The present invention relates to integrated circuits which perform arithmetic operations and are controlled by a system clock.
Coprocessors and/or floating point units can perform a variety of arithmetical functions. Certain functions, such as addition, subtraction and logical operations could be implemented completely combinatorially. Other operations, such as double precision multiplication, division, and square root might often be implemented as a collection of combinatorial blocks separated by registers and/or latches. In general, all arithmetic functions could be implemented as one or more combinatorial circuit blocks (sometimes also called "sections" or "pipes"), each separated from other combinatorial blocks by storage elements (latches or registers). Each may be used zero, one or more times during a particular operation. Blocks could also be shared by several functions.

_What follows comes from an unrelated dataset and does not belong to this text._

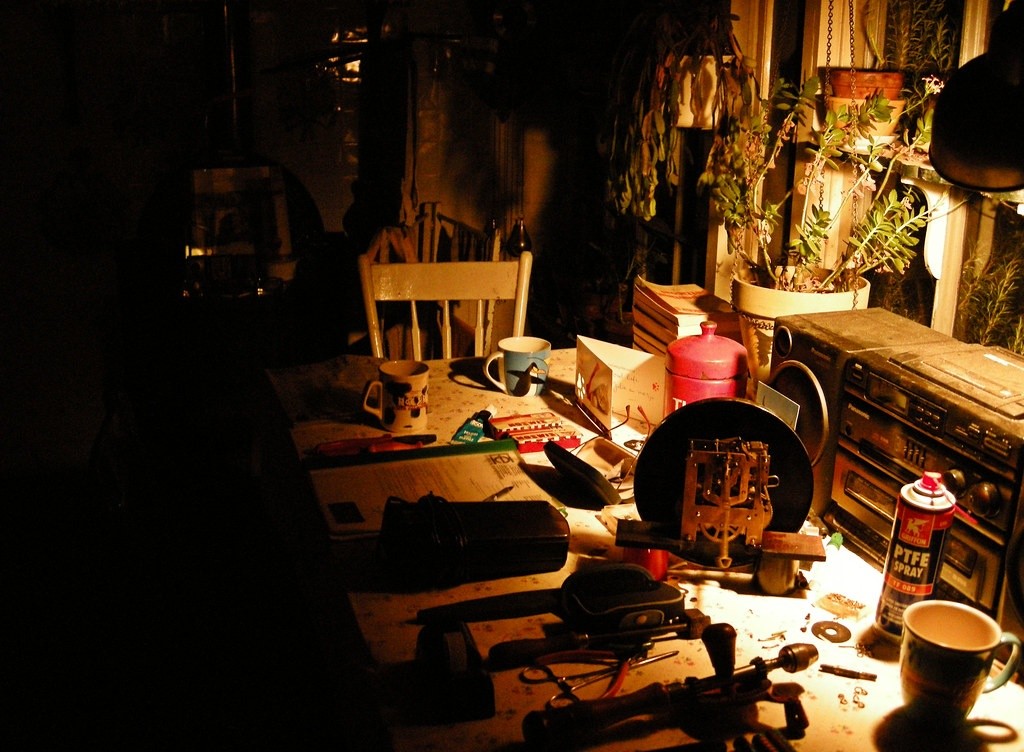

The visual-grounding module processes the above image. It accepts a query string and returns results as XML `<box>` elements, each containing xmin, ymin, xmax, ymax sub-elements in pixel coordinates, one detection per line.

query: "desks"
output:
<box><xmin>259</xmin><ymin>345</ymin><xmax>1024</xmax><ymax>752</ymax></box>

For example, a large combinatorial circuit could often be shared among division, square root, and multiplication algorithms.
A completely combinatorial implementation of an algorithm (addition, for example), is the simplest of the above implementations: it has only one combinatorial block and no storage elements.

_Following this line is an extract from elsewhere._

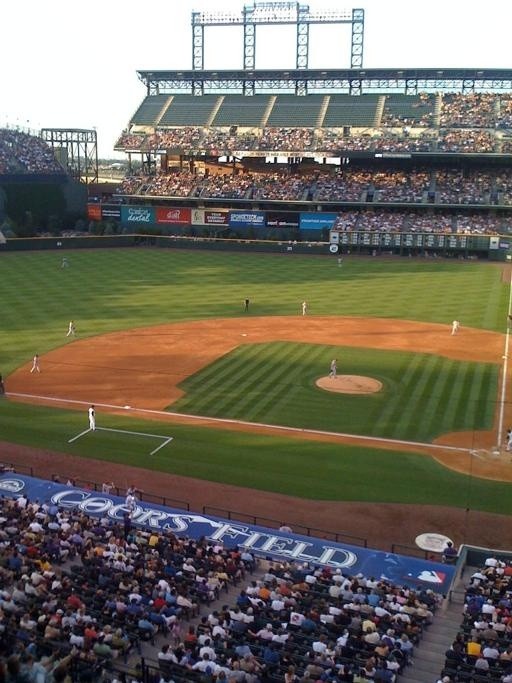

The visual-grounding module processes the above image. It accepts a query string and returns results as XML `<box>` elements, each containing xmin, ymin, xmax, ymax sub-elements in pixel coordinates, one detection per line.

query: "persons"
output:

Each combinatorial block requires no less than a certain amount of time to generate a correct result after its operands appear in (are clocked into) its input storage elements. The control signal that clocks new operands into the block's input registers is often called a start signal for this block. The time allocation for each pipe (in order for it to produce a correct result) is implemented via a timer that counts a certain number of system clock cycles after the corresponding start signal. Each section could require one or more system clock cycles, depending on the system cycle time. In general, for a particular pipe with a particular set of inputs, the number of system cycles allowed for operation completion, multiplied by the cycle time, has to be greater than or equal to the minimum amount of time required for the correct result to be computed by the pipe.
Currently (in the present art), the number of cycles allowed for each pipe is hard-wired into the integrated circuit implementation. The number of cycles for a pipe cannot be changed via hardware means outside of the integrated circuit.
If the hard-wired number of cycles allowed for a certain pipe is too small, this particular pipe will become the limiting factor in determining the coprocessor's fastest cycle time. On the other hand, if the number of cycles for the same pipe is too big, the system will not be able to take full advantage of the pipe's speed.